Quote of the day
"[I'm a pessimist,] but there's no point in being miserable about it."
--Cormac McCarthy
Imagine: Cormac McCarthy, Werner Herzog, and Lawrence Krauss (director of Arizona State University's Origins Project), for an hour, talking about the intersections between art and science. That's what NPR's Science Friday treated its listeners to this afternoon. Highlights: McCarthy is up to speed on subatomic particle research and cave paintings (Herzog's 3-D film of recently-discovered 30,000-year-old cave paintings looks spectacular); Herzog reads a long passage from All the Pretty Horses; each waxes philosophical on how to think about and respond to the given, inarguable facts of our species'--and the planet's--eventual, inevitable demise.
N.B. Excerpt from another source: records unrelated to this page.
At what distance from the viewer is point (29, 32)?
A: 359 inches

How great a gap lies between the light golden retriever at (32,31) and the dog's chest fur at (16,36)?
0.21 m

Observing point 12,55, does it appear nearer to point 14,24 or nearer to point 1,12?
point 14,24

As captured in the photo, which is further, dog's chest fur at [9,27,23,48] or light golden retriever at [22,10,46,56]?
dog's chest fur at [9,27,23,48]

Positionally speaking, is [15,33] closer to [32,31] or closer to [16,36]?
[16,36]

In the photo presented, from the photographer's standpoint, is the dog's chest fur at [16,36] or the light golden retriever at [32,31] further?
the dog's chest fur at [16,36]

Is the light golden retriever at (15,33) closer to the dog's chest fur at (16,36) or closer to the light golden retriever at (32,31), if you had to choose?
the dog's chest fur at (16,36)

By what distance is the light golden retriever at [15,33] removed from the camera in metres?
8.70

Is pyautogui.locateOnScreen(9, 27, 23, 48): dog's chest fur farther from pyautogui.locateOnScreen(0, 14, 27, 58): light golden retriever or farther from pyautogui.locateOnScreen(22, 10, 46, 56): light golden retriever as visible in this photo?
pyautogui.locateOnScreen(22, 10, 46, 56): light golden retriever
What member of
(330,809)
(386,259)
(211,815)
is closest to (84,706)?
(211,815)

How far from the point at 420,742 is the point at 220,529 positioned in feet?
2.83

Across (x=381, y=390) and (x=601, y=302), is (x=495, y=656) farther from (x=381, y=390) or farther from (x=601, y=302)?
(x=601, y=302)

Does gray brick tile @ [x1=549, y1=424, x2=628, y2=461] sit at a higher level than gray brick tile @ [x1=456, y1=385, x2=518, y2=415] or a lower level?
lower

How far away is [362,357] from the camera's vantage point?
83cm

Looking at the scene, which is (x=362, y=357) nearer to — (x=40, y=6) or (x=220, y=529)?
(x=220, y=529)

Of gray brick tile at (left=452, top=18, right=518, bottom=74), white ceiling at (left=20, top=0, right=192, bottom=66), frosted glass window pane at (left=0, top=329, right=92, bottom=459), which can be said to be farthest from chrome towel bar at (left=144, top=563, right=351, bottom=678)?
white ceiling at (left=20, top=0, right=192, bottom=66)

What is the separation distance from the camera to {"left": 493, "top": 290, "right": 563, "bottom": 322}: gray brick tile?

Here's the link to the audio. It's an hour long, but you'll want to hear it. It's a very few pennies of your tax dollars at work. If this contributes to our nation's coming financial apocalypse, well, I'm really quite okay with that.
2 comments:
I think it was Bertrand Russell who first freaked out about the philosophical problems with entropy, i.e. heat death. The problem with scientists, I think, is that that they've forgotten that all scientific questions are essentially philosophical, as is all art. Attempting to segregate them leads to madness. Whether we can reel it back in, remains to be seen, but in the meantime, I'll blame Kant.
Or Dick Cheney.
Cheers.
Randall,
You really would have enjoyed the program, then: the stated assumption is that both scientists and artists are about the business of describing the world for an audience. The discussion of the cave paintings was a case in point: empirical research can say only so much about them in terms of their materials; beyond that, though, they are indeed artworks requiring interpretation which will give insight into what these people thought and believed about the world. In such an instance, novelists, filmmakers and painters are on equal, if different, footing with scientists.
I think it's true that some scientists are so immersed in the empirical weeds that they have trouble seeing more of the epistemological prairie. The ones we tend to hear the most about, though, strike me as not having forgotten that their work isn't value-neutral.